■ Directives:
#1 Reproduce word for word the part of the N4 study advice that begins with the words "I would start slow" and ends with "great for practice!".
#2 Write the next part of the N4 study advice, picking up after its final sentence.

■ Extract:
□ □ □
I would start slow with a focus on SRS first. Making sure you get all the N4 grammar and N4 vocab here on bunpro into your review queue. I didn’t see a Tango deck, not even in the community decks, but you could always make your own tango deck and share it with the community later if you prefer that over bunpro vocab or premade anki decks :slight_smile:

Don’t foget doing those reading exercises in parallel to your grammar here on bunpro, those are great for practice!

Depending on how fast you’ll be adding stuff to your review queue, I would start adding specific N4 reading material halway through (for slower pace) or after having added everything (faster pace), but feel free to read as early as possible when you enjoy it :slight_smile:

Depending on how good your listening already is, I would maybe start by adding N5 listening materials, switching to N4 whenever you feel comfy, but at the latest, when you’ve added all N4 materials to your queue.

I wouldn’t start with mock tests until 1 or 2 months before the actual exam, but would focus on them the closer the exam date comes.
□ □ □
■ Dataset section:
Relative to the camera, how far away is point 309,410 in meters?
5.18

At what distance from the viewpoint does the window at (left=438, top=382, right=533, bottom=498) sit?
□ □ □
■ Results for the exercise:
#1
I would start slow with a focus on SRS first. Making sure you get all the N4 grammar and N4 vocab here on bunpro into your review queue. I didn’t see a Tango deck, not even in the community decks, but you could always make your own tango deck and share it with the community later if you prefer that over bunpro vocab or premade anki decks :slight_smile:

Don’t foget doing those reading exercises in parallel to your grammar here on bunpro, those are great for practice!

#2
To summarize: Start with the SRS of your choice and focus on that in the beginning, having reading and listening as a small part supplement. When you have everything in your queue, just do your daily reviews and switch focus to reading and listening. When the exam draws near focus on mock tests.

Why haven’t I mentioned textbook work? I love textbooks, but I don’t think they give more value than bunpro when it comes to N4 JLPT tests. If you enjoy them, feel free to switch from bunpro N4 grammar to the textbook of your choice grammar deck and do the exercises in parallel. This will be slower, but obviously also deepens your understanding more and you’ll practice writing.

Why I haven’t mentioned kanji? I don’t know anything about those :sweat_smile: Wanikani isn’t sorted by JLPT Level, but if you head over to their forum, they have lists which level is suggested for which JLPT level.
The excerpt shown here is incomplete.